Load Misalign Buffer
Function Description
The LoadMisalignBuffer stores 1 misaligned Load instruction that crosses a 16-Byte boundary. Its execution logic is a 7-state state machine. When an instruction is detected as misaligned and crossing a 16-Byte boundary in the LoadUnit, it requests entry into the LoadMisalignBuffer. The LoadMisalignBuffer latches this Load instruction and splits it into two separate Load accesses (flows) which are then re-issued into the LoadUnit.
The LoadMisalignBuffer collects the Load accesses it issues. After both Load accesses complete execution, it performs data concatenation and then sends a wakeup operation back to the LoadUnit. This operation does not actually enter the LoadUnit pipeline for execution, but merely triggers a wakeup signal and takes three cycles. After three cycles, the LoadMisalignBuffer receives a write-back request from the LoadUnit again, marked as coming from the wakeup operation. At this point, the LoadMisalignBuffer dequeues and truly writes back to the backend and bypasses.
Scalar misaligned write-back to the backend must occur when LoadUnit 1's scalar write-back is not enabled. If this condition is not met, the LoadMisalignBuffer's write-back to the backend is blocked. Vector misaligned write-back to the VLMergeBuffer must occur when LoadUnit 1's vector scalar write-back is not enabled. If this condition is not met, the LoadMisalignBuffer's write-back to the VLMergeBuffer is blocked.

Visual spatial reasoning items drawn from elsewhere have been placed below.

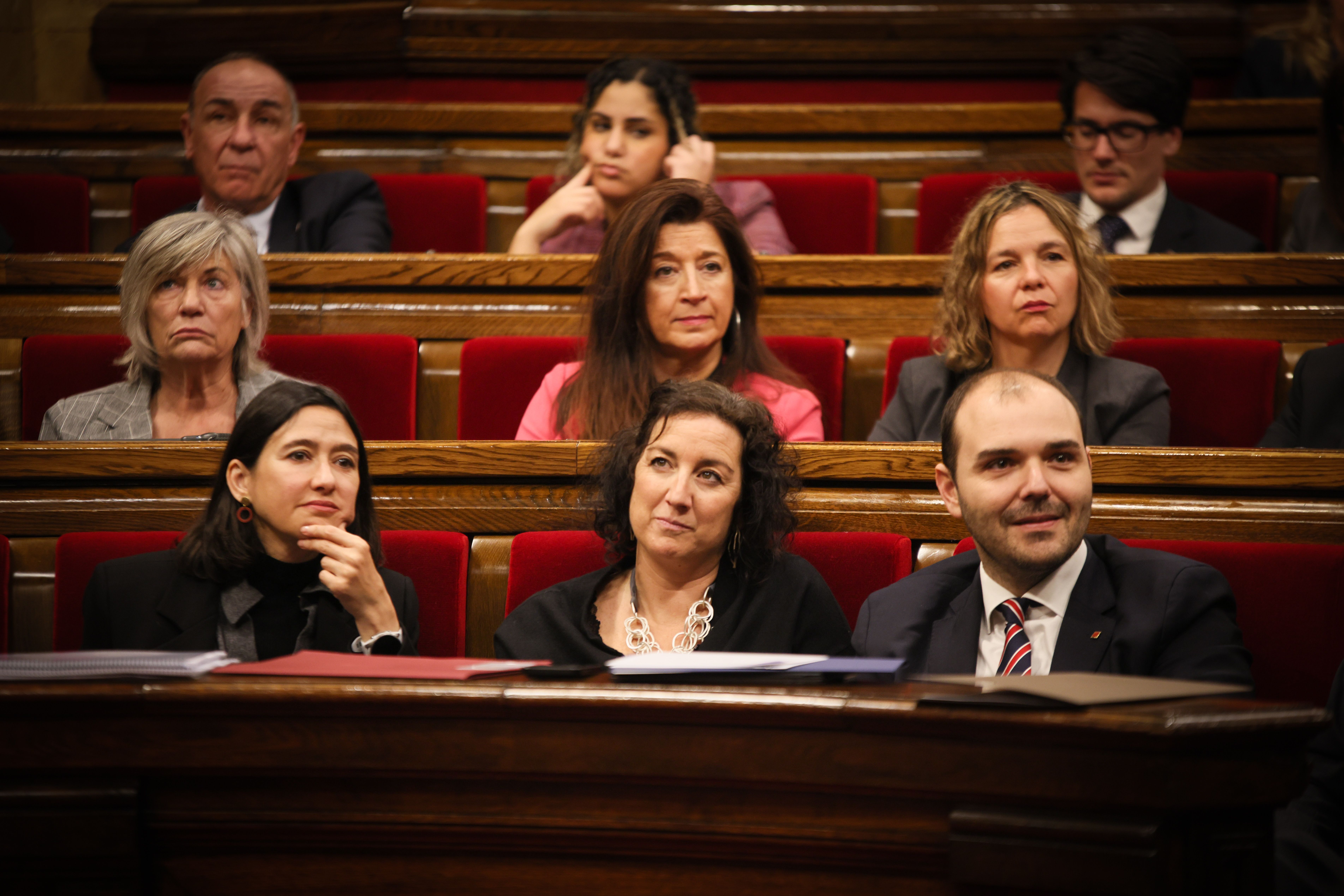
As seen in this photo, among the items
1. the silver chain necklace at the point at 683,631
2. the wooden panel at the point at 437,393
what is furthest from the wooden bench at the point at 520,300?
the silver chain necklace at the point at 683,631

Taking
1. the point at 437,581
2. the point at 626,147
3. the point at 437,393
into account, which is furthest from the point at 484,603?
the point at 626,147

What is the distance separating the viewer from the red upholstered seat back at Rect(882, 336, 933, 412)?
1163 millimetres

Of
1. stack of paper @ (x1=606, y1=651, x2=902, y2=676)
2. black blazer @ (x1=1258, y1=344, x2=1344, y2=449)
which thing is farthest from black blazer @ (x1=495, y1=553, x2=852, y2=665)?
black blazer @ (x1=1258, y1=344, x2=1344, y2=449)

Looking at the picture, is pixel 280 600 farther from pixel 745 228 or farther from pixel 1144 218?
pixel 1144 218

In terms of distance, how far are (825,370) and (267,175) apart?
69 centimetres

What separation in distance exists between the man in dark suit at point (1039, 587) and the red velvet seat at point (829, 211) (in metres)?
0.78

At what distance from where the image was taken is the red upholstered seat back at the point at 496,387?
3.77ft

Feature 1: Supports Splitting Misaligned Loads Crossing 16-Byte Boundaries
Behavior varies based on the already completed flow. The state machine re-enters the s_req state after the first flow writes back, to send the second flow. If the first flow carries an exception upon writing back to the LoadMisalignBuffer, it will directly carry the exception information and write back to the backend, without needing to execute the second flow. Any flow writing back might produce a replay for any reason. The LoadMisalignBuffer chooses to resend this flow to the LoadUnit, regardless of the reason for the replay.
-
lb instructions can never be misaligned.
-
lh is split into two corresponding lb operations:
- lw split varies depending on the address splitting method:
- ld split varies depending on the address splitting method:
Feature 2: Supports Vector Misalignment
Vector misaligned flows are handled the same way as scalar misalignment, with the difference being that vector write-back goes to VLMergeBuffer, while scalar write-back goes directly to the backend.

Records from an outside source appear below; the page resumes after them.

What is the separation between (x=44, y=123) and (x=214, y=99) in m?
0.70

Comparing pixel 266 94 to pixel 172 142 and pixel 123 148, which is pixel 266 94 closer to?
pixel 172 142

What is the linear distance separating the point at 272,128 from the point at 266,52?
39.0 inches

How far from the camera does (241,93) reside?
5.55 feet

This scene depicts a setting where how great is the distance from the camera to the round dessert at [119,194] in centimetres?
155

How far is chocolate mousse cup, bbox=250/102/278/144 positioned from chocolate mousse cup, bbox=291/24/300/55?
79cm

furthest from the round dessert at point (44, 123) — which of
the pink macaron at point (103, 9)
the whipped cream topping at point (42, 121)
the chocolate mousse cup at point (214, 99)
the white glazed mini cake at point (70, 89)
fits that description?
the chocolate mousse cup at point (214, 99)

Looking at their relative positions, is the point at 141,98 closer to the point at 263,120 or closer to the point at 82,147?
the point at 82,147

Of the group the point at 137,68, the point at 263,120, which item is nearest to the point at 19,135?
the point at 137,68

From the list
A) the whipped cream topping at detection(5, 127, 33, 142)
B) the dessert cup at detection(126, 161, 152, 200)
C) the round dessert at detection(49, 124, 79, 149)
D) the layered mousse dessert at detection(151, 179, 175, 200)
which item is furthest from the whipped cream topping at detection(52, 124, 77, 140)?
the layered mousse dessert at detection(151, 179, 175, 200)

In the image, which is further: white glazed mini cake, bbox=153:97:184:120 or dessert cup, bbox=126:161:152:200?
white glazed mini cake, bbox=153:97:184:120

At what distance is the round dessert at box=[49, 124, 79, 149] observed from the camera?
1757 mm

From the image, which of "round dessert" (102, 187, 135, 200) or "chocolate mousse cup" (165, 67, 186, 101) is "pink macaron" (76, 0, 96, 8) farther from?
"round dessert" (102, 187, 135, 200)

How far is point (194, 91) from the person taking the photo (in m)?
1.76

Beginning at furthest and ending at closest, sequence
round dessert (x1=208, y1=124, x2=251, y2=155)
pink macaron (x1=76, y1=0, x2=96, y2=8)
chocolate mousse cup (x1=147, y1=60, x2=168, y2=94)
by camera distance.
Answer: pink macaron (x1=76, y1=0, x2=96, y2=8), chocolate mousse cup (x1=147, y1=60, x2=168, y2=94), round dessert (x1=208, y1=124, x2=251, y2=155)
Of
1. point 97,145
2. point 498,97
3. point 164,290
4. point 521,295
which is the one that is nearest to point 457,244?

Feature 3: Does Not Support Misaligned Loads from Non-Memory Space
Misaligned Loads from non-Memory space are not supported. When a Load from non-Memory space is misaligned, it will generate a LoadAddrMisalign exception.
Overall Block Diagram
State Description
State | Description |
---|---|
s_idle | Waiting for a misaligned Load uop to enter |
s_split | Splitting the misaligned Load |
s_req | Issuing the split misaligned Load operations to LoadUnit |
s_resp | LoadUnit write-back |
s_comb_wakeup_rep | Combining results of the two misaligned Loads, issuing wakeup uop |
s_wb | Writing back to backend or VLMergeBuffer |
Main Ports
Port | Direction | Description |
---|---|---|
redirect | In | Redirect port |
req | In | Receives enqueue requests from LoadUnit |
rob | In | Internally unused |
splitLoadReq | Out | Sends split flow access requests to LoadUnit |
splitLoadResp | In | Receives split flow access responses from LoadUnit |
writeBack | Out | Scalar misaligned write-back to backend |
vecWriteBack | Out | Vector misaligned write-back to VLMergeBuffer |
loadOutValid | In | Load Unit has a Load instruction about to write back to backend |
loadVecOutValid | In | Load Unit has a Vector Load instruction about to write back to VLMergeBuffer |
overwriteExpBuf | Out | Unused |
loadMisalignFull | Out | LoadMisalignBuffer full flag |
Interface Timing
Interface timing is relatively simple, only textual descriptions are provided.
Port | Description |
---|---|
redirect | Has Valid. Data is valid synchronously with Valid. |
req | Has Valid, Ready. Data is valid synchronously with Valid && Ready. |
rob | Internally unused. |
splitLoadReq | Has Valid, Ready. Data is valid synchronously with Valid && Ready. |
splitLoadResp | Has Valid. Data is valid synchronously with Valid. |
writeBack | Has Valid, Ready. Data is valid synchronously with Valid && Ready. |
vecWriteBack | Has Valid, Ready. Data is valid synchronously with Valid && Ready. |
loadOutValid | Does not have Valid. Data is always considered valid. Corresponds to signal assertion being immediate response. |
loadVecOutValid | Does not have Valid. Data is always considered valid. Corresponds to signal assertion being immediate response. |
overwriteExpBuf | Unused. |
loadMisalignFull | Does not have Valid. Data is always considered valid. Corresponds to signal assertion being immediate response. |